Online Routing Pipeline Walkthrough¶
A complete request lifecycle through the cluster pipeline:
- Generation: The workload generator creates a request with arrival time, input tokens, and output tokens
- ClusterArrivalEvent: Scheduled at the request's arrival time
- AdmissionDecisionEvent: Admission policy evaluates the request
- If rejected: request counted, pipeline ends
- If admitted: proceed to routing (with optional
--admission-latencydelay) - Gateway Queue (optional,
--flow-control): When flow control is enabled, admitted requests enter a priority-ordered gateway queue instead of routing immediately. A saturation detector evaluates cluster capacity on each completion; when saturation < 1.0, the highest-priority request is dequeued and routed with freshRouterState(late binding).

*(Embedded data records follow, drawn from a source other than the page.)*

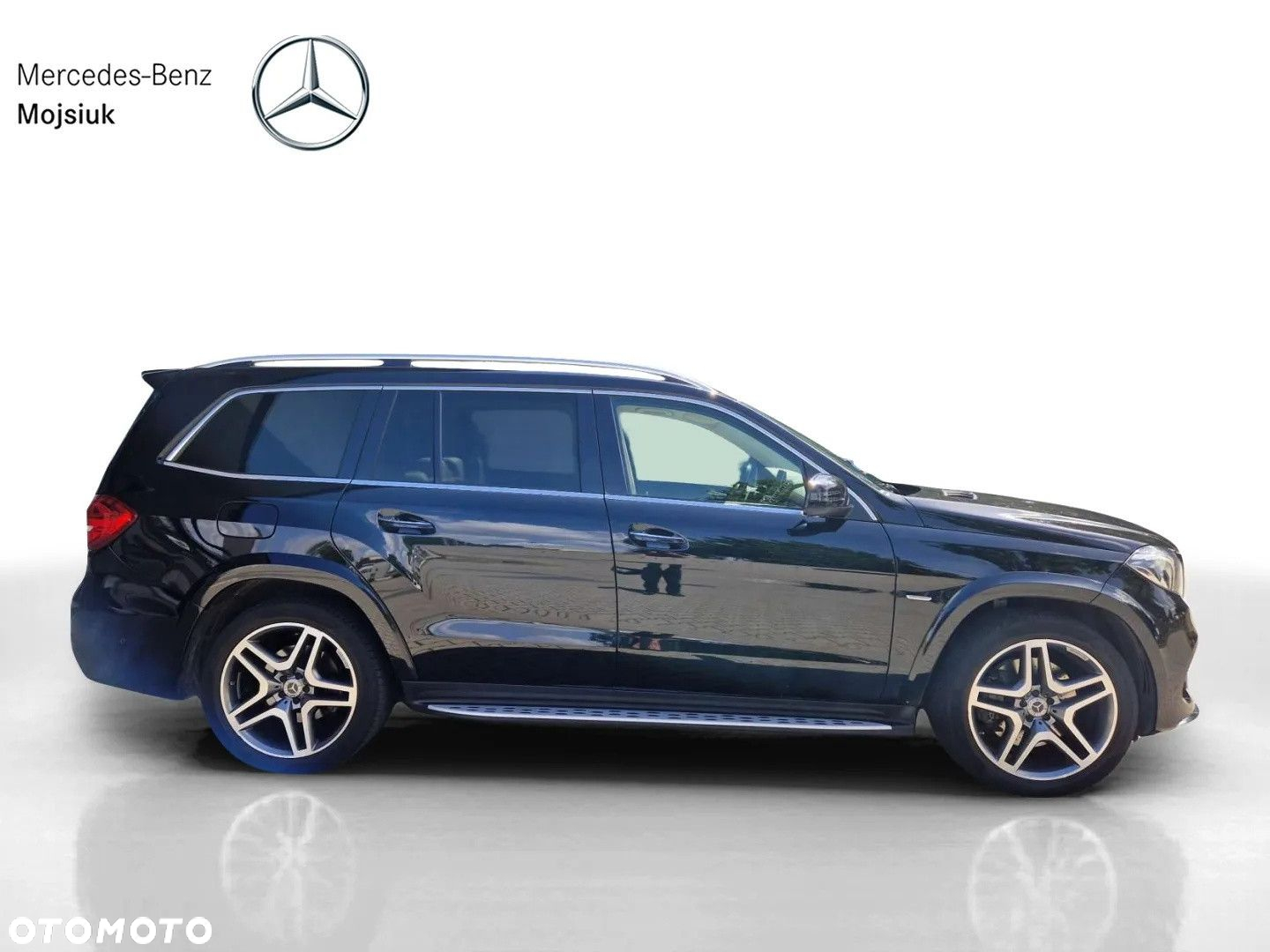 Mercedes-Benz GLS 350 d 4-Matic - 5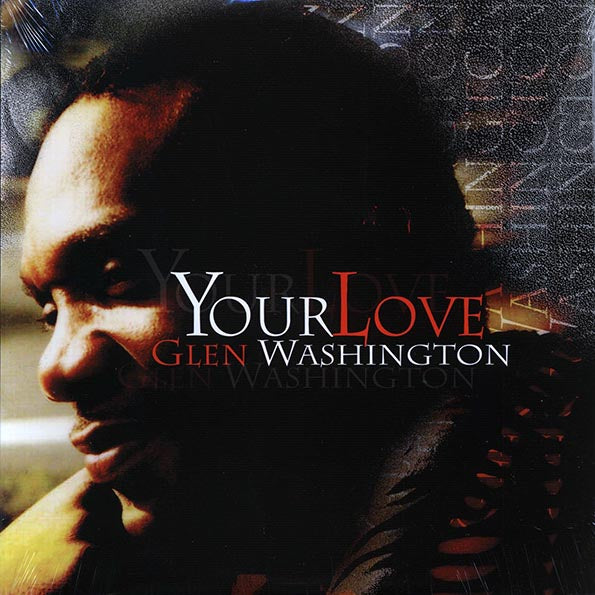 Glen Washington - Your Love (LP) - PureSound Records
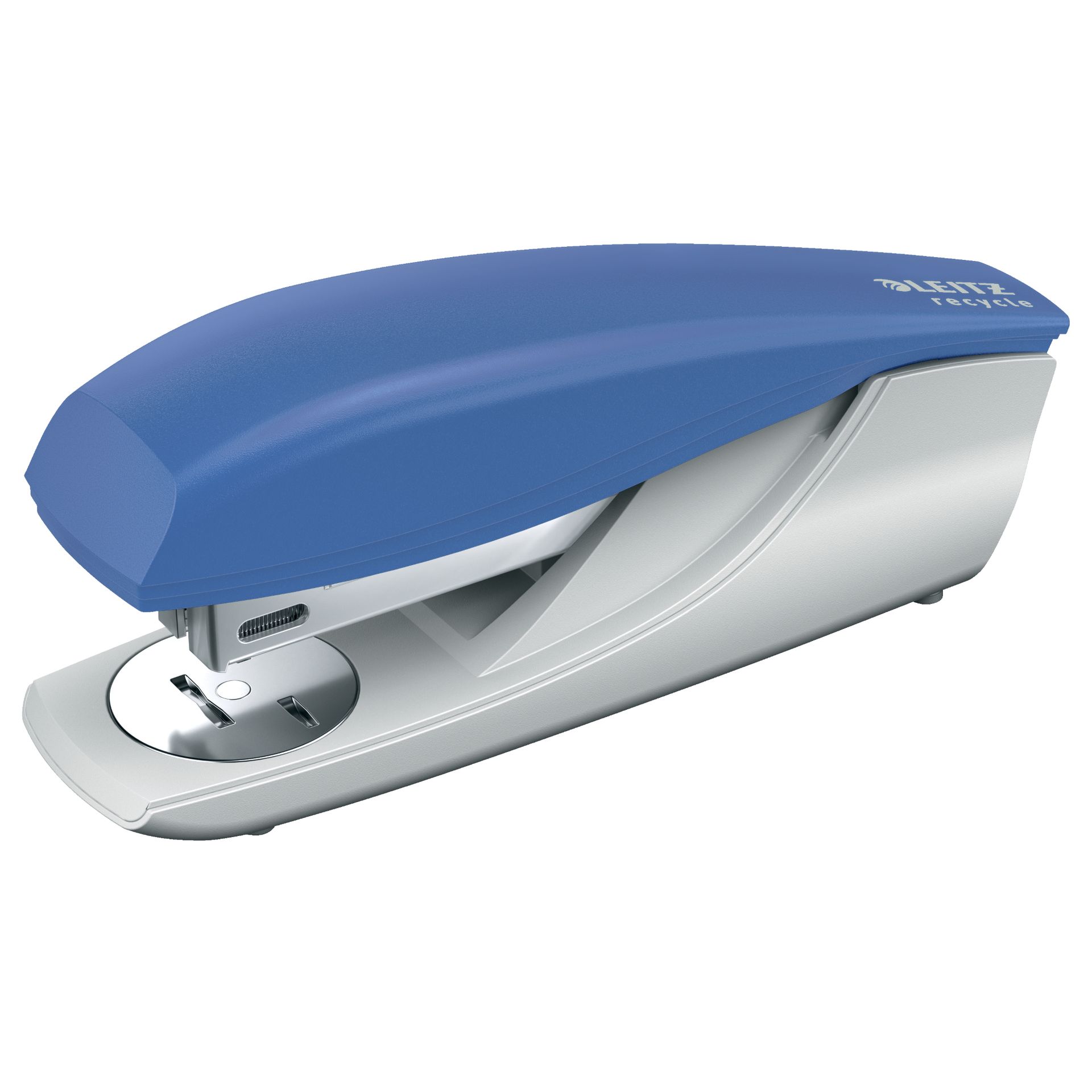 Heftgerät NeXXt Recycle 30Blatt blau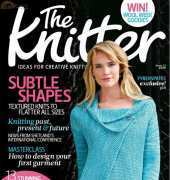 The Knitter-N°24-2010-Subtle Shapes /no ads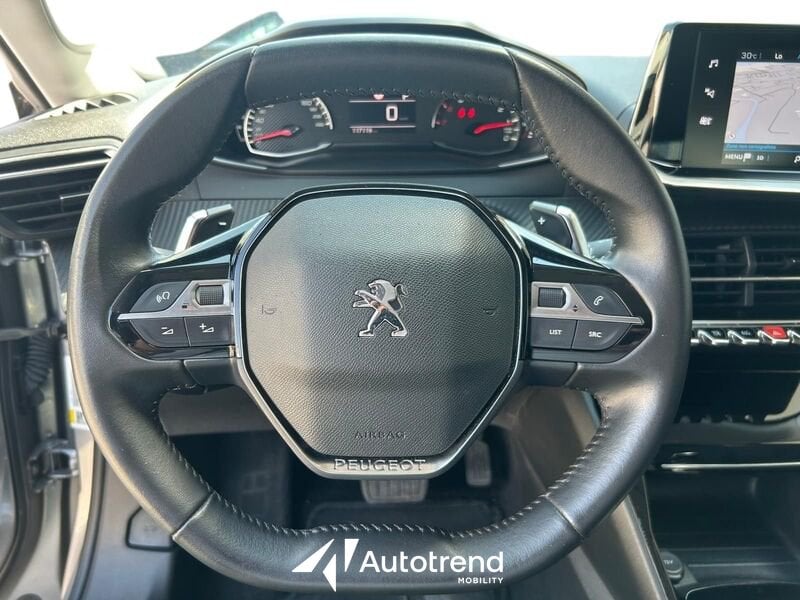 Peugeot 2008  1.5 BlueHDi 130 CV Automatica EAT8 Allure NAVI LED S&S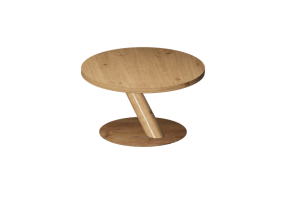 Tavoli 3D - Tavolino rotondo - Moroso - Pipe - PI0 - S83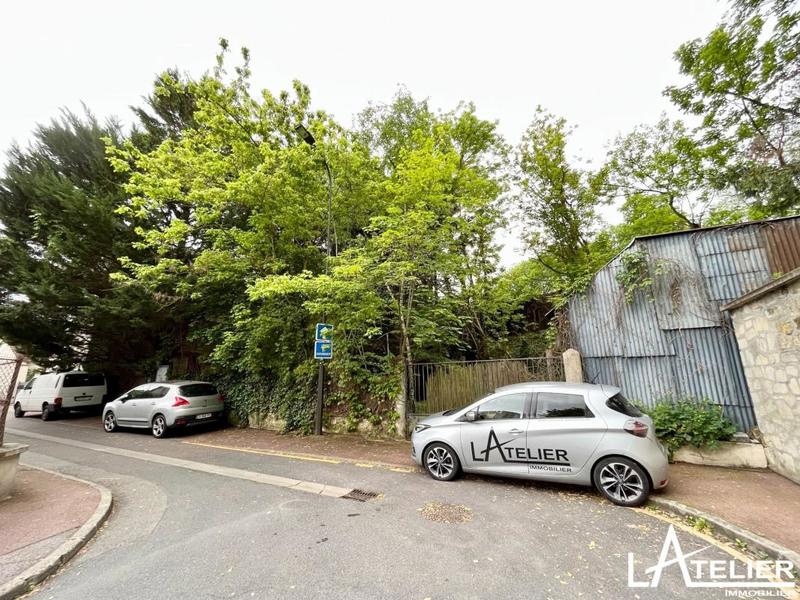 Terrain constructible - 456 m²
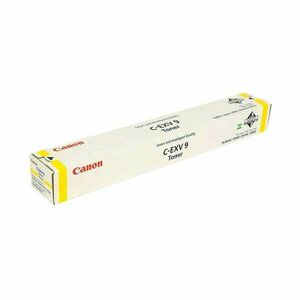 Canon EXV9 toner yellow ORIGINAL leértékelt kép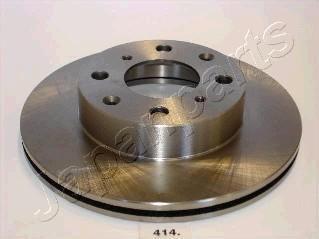 Japanparts DI-414 - Kočioni disk www.molydon.hr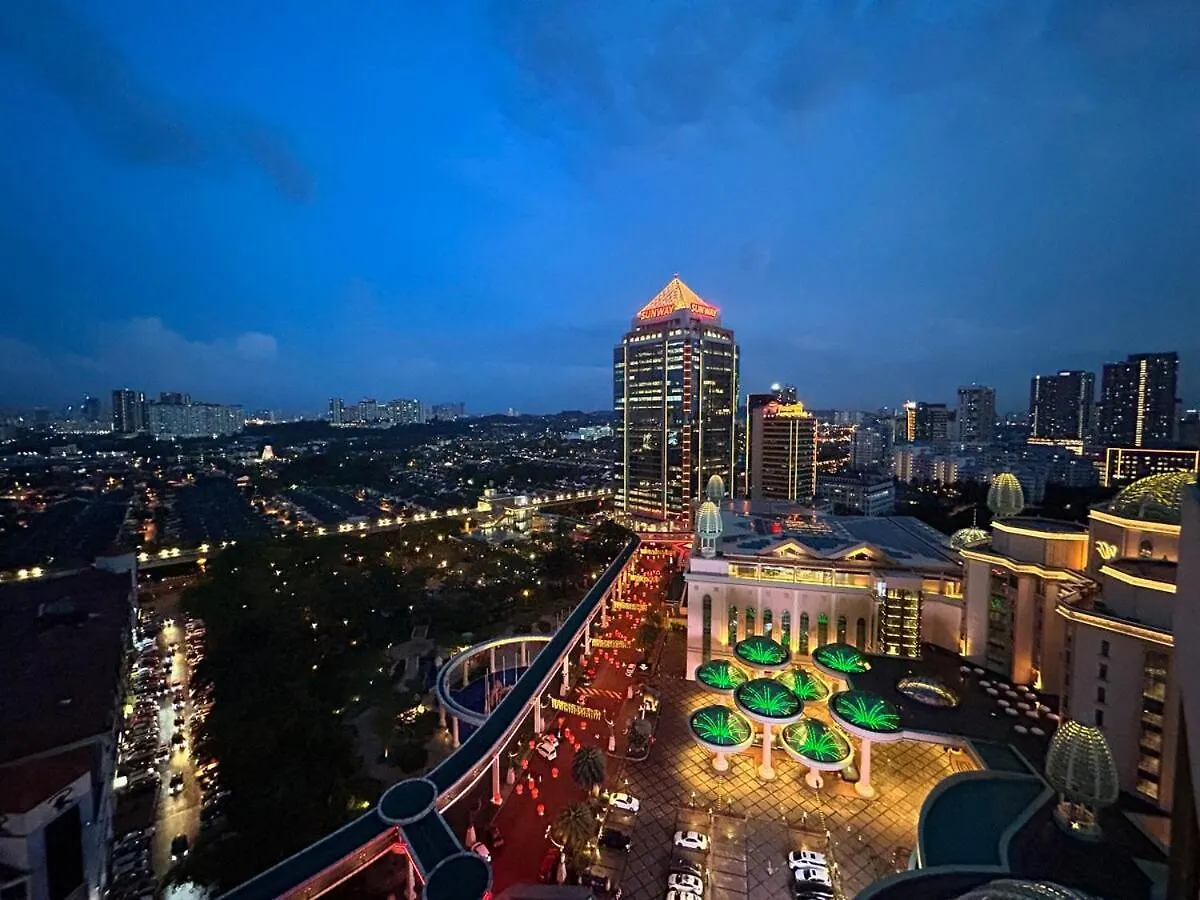 Sunwaylagoonfamilysuite2-3Pax 八打灵再也 0*,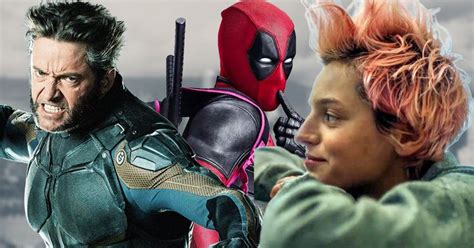 Deadpool 3 and Wolverine Casts Villain | Fantastic four movie ...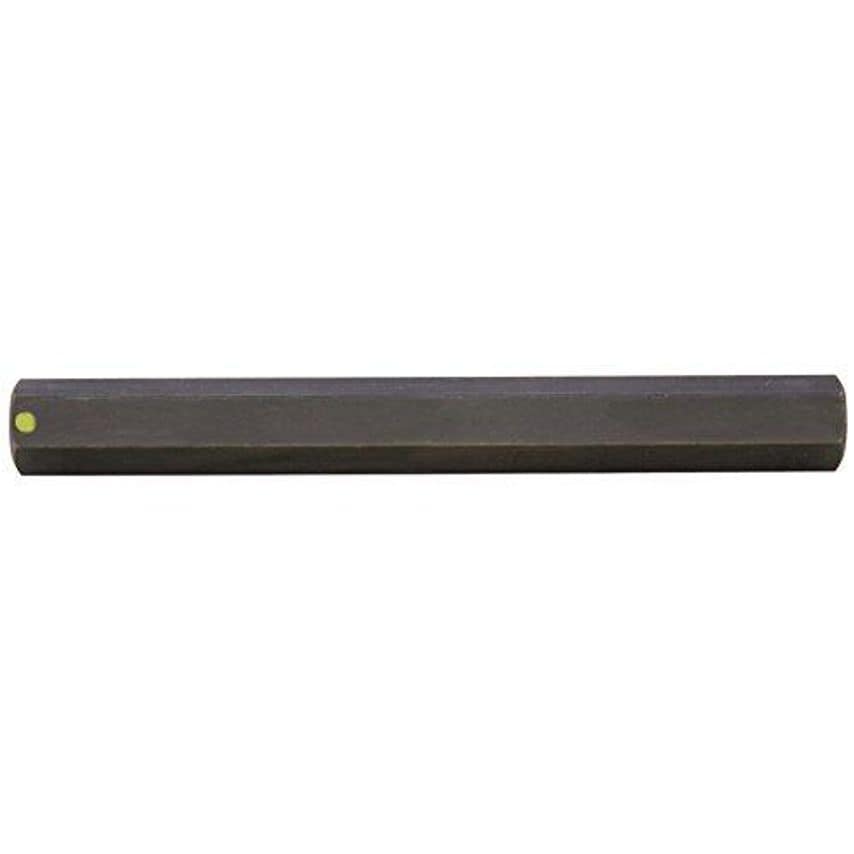 10mm Inhex Socket Bit 6", 10mm, 33676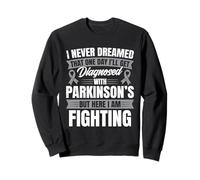Parkinsons Disease Warrior Sweatshirt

When disabled (default), this step is skipped. - RoutingDecisionEvent: Routing policy selects target instance
- InFlightRequests for target instance incremented
- Request injected into target instance's wait queue (with optional
--routing-latencydelay) - QueuedEvent: Fired by target instance when request enters its queue
- If no StepEvent exists, one is scheduled (work-conserving)
- Per-instance processing: Request follows the single-instance lifecycle (see Core Engine)
- Completion/Drop: InFlightRequests decremented when request completes or is dropped as unservable
- Metrics: Request metrics (TTFT, E2E, ITL) recorded at instance level, aggregated at cluster level
Observe / Replay / Calibrate Pipeline¶
Alongside the DES simulation pipeline described above, BLIS provides an offline validation workflow for comparing simulator predictions against real server behavior. This pipeline has three stages, of which only Replay engages the DES event loop. Observe is an HTTP workload dispatcher that sends requests to a real inference server and records per-request timing. Calibrate is a statistical comparison tool that computes per-metric MAPE, Pearson R, and quality grades.
flowchart LR
WS["WorkloadSpec<br/>or --rate flags"] --> Obs
SU["Server URL"] --> Obs
Obs["blis observe<br/>(HTTP client)"] --> TV["TraceV2<br/>(YAML + CSV)"]
TV --> Rep
MC["--model + sim flags"] --> Rep
Rep["blis replay<br/>(DES engine)"] --> SR["SimResult JSON<br/>(--results-path)"]
TV --> Cal
SR --> Cal
Cal["blis calibrate<br/>(statistical comparison)"] --> Rpt["Calibration<br/>Report"]
style Obs fill:#a5d8ff
style Rep fill:#d0bfff
style Cal fill:#b2f2bb
style TV fill:#fff3e0
style SR fill:#fff3e0
style Rpt fill:#c8e6c9
For the full pipeline guide with worked examples, see Observe / Replay / Calibrate. For flag details, see Configuration Reference.